La loi est une règle commune et nous sommes uniques. Notre singularité est
donc, par définition, niée par une telle obéissance à une loi générale.
L’âge légal de la majorité, en France, est de dix-huit ans. Mais certains
sont mûrs à quinze ans quand d’autres ne le sont jamais. L’empressement
des hommes à respecter ces règles communes traduit pour Nietzsche une peur du
singulier, de tout ce qui est unique. C’est le triomphe du « plus petit
dénominateur commun » sur lequel les lois, faîtes pour organiser la vie
ensemble, se règlent nécessairement, interdisant l’expression d’une
singularité supérieure. Les lois sont faîtes pour permettre au troupeau de
vivre comme un troupeau. Chaque jour, en appliquant ces lois qui sont les mêmes
pour tous, nous oublions que nous sommes uniques. Difficile alors, le jour où
il le faudrait, de se dresser, seul, contre une loi inique.
Le droit est né selon
Nietzsche de la victoire des faibles sur les forts. Comment ont-ils donc faits ?
Ils étaient simplement plus nombreux, ceux qui n’en pouvaient plus, ne
supportaient plus la vérité des rapports de force. C’est parce qu’ils ne
supportaient plus la « loi » de la nature qu’ils ont inventé les lois de la
société, et les supportent si bien. Mais cette lutte entre les faibles et les
forts peut aussi s’entendre comme un combat, en l’homme, entre la faiblesse
et la force. Un jour l’homme prit peur et il créa le droit ; il s’en remit
à la loi pour ne plus avoir à imposer la sienne .

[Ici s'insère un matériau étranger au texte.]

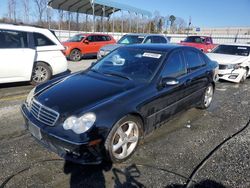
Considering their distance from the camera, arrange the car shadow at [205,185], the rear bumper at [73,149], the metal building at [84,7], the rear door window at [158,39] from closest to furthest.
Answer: the rear bumper at [73,149]
the car shadow at [205,185]
the rear door window at [158,39]
the metal building at [84,7]

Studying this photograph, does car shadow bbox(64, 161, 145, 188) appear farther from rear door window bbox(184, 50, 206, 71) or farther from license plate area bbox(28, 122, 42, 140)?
rear door window bbox(184, 50, 206, 71)

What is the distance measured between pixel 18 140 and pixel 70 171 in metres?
1.26

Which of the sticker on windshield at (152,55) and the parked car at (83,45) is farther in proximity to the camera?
the parked car at (83,45)

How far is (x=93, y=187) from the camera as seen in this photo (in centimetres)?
285

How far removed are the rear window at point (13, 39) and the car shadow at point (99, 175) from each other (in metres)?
4.64

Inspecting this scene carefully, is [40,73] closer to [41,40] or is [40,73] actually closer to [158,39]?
[41,40]

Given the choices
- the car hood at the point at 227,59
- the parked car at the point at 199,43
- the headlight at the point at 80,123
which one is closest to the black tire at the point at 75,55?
the parked car at the point at 199,43

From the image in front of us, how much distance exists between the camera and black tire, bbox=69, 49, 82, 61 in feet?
46.8

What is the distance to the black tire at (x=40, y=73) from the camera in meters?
7.33

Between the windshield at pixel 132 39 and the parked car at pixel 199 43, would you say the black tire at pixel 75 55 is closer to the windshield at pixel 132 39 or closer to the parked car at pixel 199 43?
the windshield at pixel 132 39

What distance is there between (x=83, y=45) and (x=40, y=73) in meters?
7.80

Or, le Contrat social évoqué par Hobbes étant avant tout un pacte
sécuritaire, il vient lui aussi de cette peur à laquelle il est censé mettre
fin. Pourquoi ce qui vient de la peur favoriserait-il le courage ? Si vraiment
c’est la peur qui a fait de nous des êtres sociaux, respectant les lois,
alors devant des lois injustes, voire inhumaines, il est probable que nous nous
comporterons encore comme des hommes peureux, incapables donc de désobéir.
Plus encore, si notre obéissance aux lois se justifie par notre préférence
pour la sécurité (au détriment de la liberté), si donc nous respectons les
lois uniquement parce que c’est la condition de notre tranquillité, alors
rien ne nous obligera à désobéir à une loi inhumaine mais qui ne nous
viserait pas personnellement, et ne mettrait pas en danger l’ordre public.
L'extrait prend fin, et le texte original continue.